EXCERPTED DATA:
* * * * *

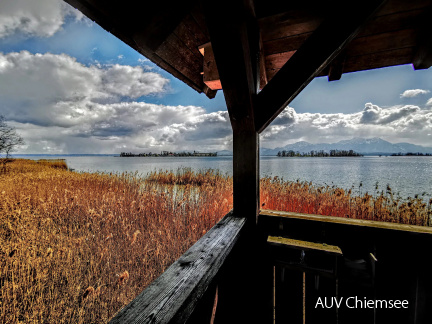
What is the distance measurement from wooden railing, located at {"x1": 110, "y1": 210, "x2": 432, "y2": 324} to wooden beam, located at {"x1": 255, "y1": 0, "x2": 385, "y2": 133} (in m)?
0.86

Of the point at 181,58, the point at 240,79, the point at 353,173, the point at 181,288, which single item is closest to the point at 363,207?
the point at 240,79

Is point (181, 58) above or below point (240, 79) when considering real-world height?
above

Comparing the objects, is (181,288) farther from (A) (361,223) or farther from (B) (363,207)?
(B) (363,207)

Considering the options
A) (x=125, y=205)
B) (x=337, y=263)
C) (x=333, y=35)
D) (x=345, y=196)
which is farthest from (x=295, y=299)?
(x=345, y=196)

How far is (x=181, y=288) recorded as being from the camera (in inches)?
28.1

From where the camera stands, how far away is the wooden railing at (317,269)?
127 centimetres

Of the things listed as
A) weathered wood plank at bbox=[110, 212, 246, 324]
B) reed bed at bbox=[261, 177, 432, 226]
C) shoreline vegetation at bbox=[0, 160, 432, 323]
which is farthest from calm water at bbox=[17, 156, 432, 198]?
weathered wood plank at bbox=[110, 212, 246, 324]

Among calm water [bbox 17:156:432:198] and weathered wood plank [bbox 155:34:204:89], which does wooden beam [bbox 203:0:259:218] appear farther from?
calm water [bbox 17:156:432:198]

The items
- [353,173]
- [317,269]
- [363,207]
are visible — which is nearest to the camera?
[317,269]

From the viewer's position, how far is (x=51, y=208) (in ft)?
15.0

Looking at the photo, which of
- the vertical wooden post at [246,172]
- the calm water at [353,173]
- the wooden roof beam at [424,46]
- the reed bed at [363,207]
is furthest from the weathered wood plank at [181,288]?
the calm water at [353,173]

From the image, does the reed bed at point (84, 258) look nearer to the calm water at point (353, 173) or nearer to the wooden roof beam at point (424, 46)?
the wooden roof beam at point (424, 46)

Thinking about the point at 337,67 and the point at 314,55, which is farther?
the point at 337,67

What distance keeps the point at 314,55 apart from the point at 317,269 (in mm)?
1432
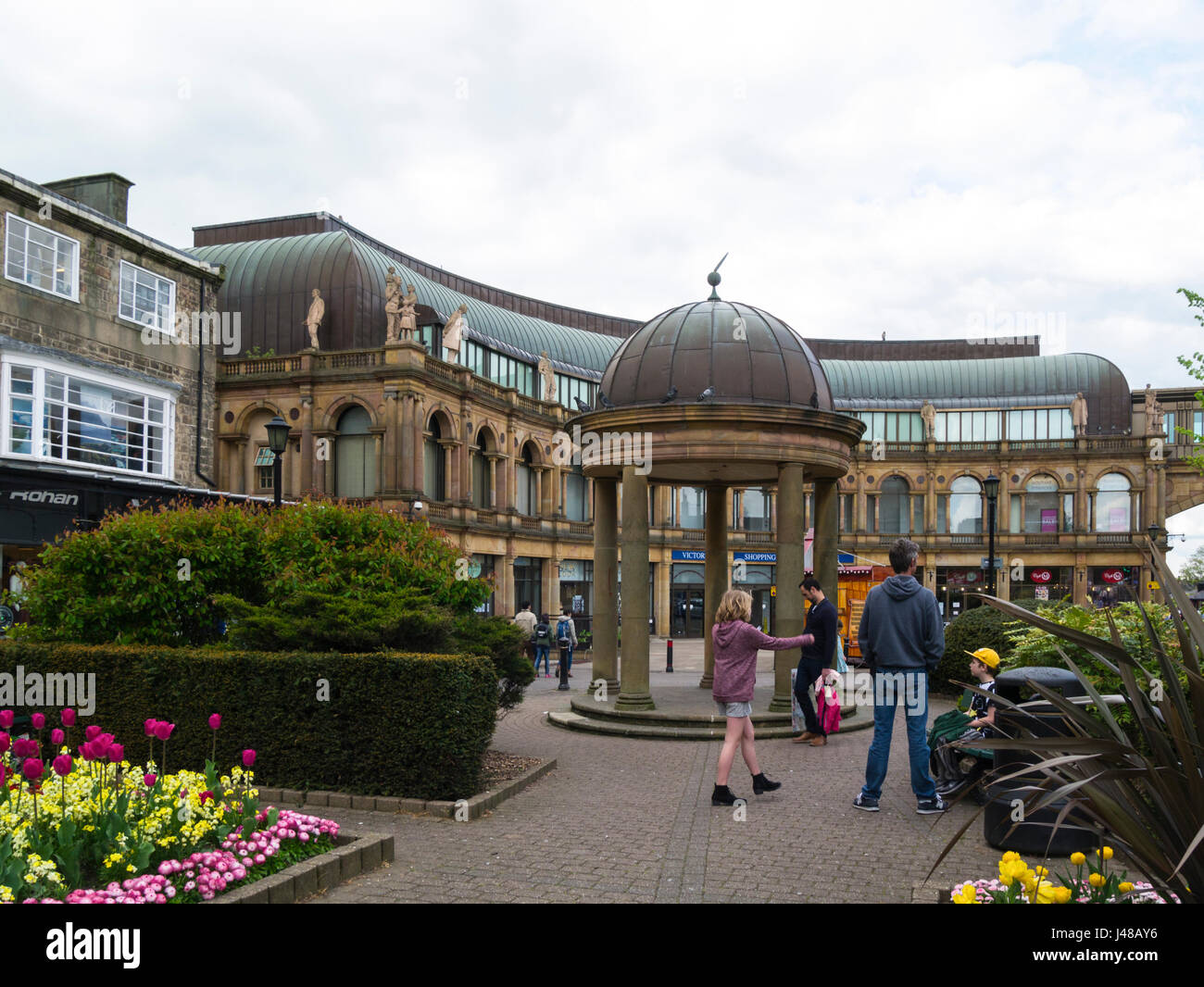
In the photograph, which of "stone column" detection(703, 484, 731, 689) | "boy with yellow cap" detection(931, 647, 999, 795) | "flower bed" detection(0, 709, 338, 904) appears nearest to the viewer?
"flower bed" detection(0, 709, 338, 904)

* * * * *

AIM:
Every line is to be duplicated exactly, though pictures stay out.

TASK OUTPUT:
What is the distance measurement from wooden railing, located at {"x1": 110, "y1": 210, "x2": 432, "y2": 324} to wooden beam, located at {"x1": 255, "y1": 0, "x2": 385, "y2": 133} (in m)?
0.86

Of the point at 181,58, the point at 240,79, the point at 353,173, the point at 181,288, which single item is closest to the point at 363,207?
the point at 240,79

Is point (181, 58) above or below point (240, 79) when considering real-world height?
above

Comparing the objects, is (181,288) farther from (A) (361,223) or farther from (B) (363,207)?
(B) (363,207)

Considering the options
A) (x=125, y=205)
B) (x=337, y=263)
C) (x=333, y=35)
D) (x=345, y=196)
which is farthest from (x=295, y=299)?
(x=345, y=196)

How far is (x=181, y=288) recorded as being from the camera (in inches)?
28.1

From where the camera stands, how far away is the wooden railing at (317,269)?
127 centimetres

Of the things listed as
A) weathered wood plank at bbox=[110, 212, 246, 324]
B) reed bed at bbox=[261, 177, 432, 226]
C) shoreline vegetation at bbox=[0, 160, 432, 323]
which is farthest from calm water at bbox=[17, 156, 432, 198]?
weathered wood plank at bbox=[110, 212, 246, 324]

Among calm water [bbox 17:156:432:198] and weathered wood plank [bbox 155:34:204:89], which does wooden beam [bbox 203:0:259:218] appear farther from?
calm water [bbox 17:156:432:198]

The items
- [353,173]
- [317,269]
- [363,207]
are visible — which is nearest to the camera?
[317,269]

From the viewer's position, how far is (x=51, y=208) (in ft)?
15.0

Looking at the photo, which of
- the vertical wooden post at [246,172]
- the calm water at [353,173]
- the wooden roof beam at [424,46]
- the reed bed at [363,207]
is furthest from the weathered wood plank at [181,288]?
the calm water at [353,173]

From the image, does the reed bed at point (84, 258) look nearer to the calm water at point (353, 173) or nearer to the wooden roof beam at point (424, 46)?
the wooden roof beam at point (424, 46)

Thinking about the point at 337,67 and the point at 314,55, which is farther?
the point at 337,67

What distance keeps the point at 314,55 apart from the point at 317,269 (in mm)?
1432
In the photograph, which of "stone column" detection(703, 484, 731, 689) | "boy with yellow cap" detection(931, 647, 999, 795) | "flower bed" detection(0, 709, 338, 904) appears nearest to the viewer?
"flower bed" detection(0, 709, 338, 904)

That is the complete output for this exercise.